Ms C raised concerns that the there was a failure to reasonably inform her of her treatment options prior to having a laparotomy (a surgical procedure that involves an incision being made into the abdominal wall) at Western Isles Hospital. Two ultrasound scans of Ms C's pelvis, carried out six weeks apart, showed she had a cyst on her right ovary. Ms C said she initially understood that she was to have a laparoscopy (a surgical procedure to access the abdomen and pelvis) to treat the cyst and only learned at a pre-operative appointment that she was to have a laparotomy.
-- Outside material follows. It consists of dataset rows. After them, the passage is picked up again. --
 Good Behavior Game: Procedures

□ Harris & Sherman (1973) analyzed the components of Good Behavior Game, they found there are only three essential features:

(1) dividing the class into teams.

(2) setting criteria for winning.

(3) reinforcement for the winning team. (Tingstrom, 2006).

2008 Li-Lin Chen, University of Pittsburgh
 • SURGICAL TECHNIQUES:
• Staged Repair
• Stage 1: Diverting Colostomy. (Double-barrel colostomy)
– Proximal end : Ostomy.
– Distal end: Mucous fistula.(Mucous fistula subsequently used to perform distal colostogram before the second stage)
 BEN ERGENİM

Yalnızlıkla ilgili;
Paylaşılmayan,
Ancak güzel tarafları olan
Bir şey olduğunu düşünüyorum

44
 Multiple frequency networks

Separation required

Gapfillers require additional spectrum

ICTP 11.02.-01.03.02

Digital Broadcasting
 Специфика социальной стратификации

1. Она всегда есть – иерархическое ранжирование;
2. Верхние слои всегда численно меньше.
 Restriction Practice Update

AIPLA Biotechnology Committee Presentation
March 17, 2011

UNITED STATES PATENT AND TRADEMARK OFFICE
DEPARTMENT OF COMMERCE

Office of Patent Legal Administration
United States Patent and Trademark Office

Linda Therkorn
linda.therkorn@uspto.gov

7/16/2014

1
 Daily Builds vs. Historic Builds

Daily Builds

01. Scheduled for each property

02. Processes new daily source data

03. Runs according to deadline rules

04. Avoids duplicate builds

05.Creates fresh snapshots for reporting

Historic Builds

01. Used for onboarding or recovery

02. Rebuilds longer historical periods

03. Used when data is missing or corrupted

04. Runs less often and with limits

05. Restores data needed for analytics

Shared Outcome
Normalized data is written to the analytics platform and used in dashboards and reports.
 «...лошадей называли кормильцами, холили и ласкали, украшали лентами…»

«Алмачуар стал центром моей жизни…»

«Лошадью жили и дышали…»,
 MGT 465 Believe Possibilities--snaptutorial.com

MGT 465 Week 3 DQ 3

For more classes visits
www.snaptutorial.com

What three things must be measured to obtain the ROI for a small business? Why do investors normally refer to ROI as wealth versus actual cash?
The board accepted that more explanatory detail could have been provided to Ms C.

We took independent advice from a medical adviser who said that the entries in Ms C's medical records indicated that she was always to have a laparotomy, and as she thought she was having a laparoscopy, she evidently had not been given enough information to make an informed choice about her treatment options. Also, it was unclear if the risks of surgery had been explained to Ms C. Therefore, we upheld this part of the complaint.

Ms C also complained she had not been provided with reasonable care and treatment. When Ms C had the laparotomy, no cyst was found on her right ovary and she questioned this. The adviser agreed with the board that the most likely explanation was the cyst had ruptured before surgery. The adviser also said that overall, the care and treatment Ms C received was reasonable. We agreed with this and did not uphold this part of the complaint.

Ms C further complained that she was not provided with reasonable post-operative care. She said that following the laparotomy she suffered continuing abdominal pain and tenderness. The advice we received was that the symptoms Ms C was experiencing post-operatively were not unusual and would be expected. There was also no evidence she had a post-operative infection. While we did not identify any failings in Ms C's clinical care we considered there were failings in communication with Ms C and for this reason we upheld this part of the complaint.

Recommendations

We recommended that the board:

  • apologise to Ms C for the failure to ensure that she understood the surgical procedure she was to undergo;
  • provide evidence that clinicians have been advised to confirm with patients that they understand the procedure they are to undergo and that this information and any comments made by the patient will be recorded in the patient's case records;
  • ensure that where the risks of surgery are explained to a patient, this information is clearly recorded in the patient's medical records;
  • provide an update on the review and development of their obstetric and gynaecological protocols;
  • consider investing in appropriate training to improve the communication skills of their medical staff; and
  • feed back the outcome of this investigation to the relevant clinicians.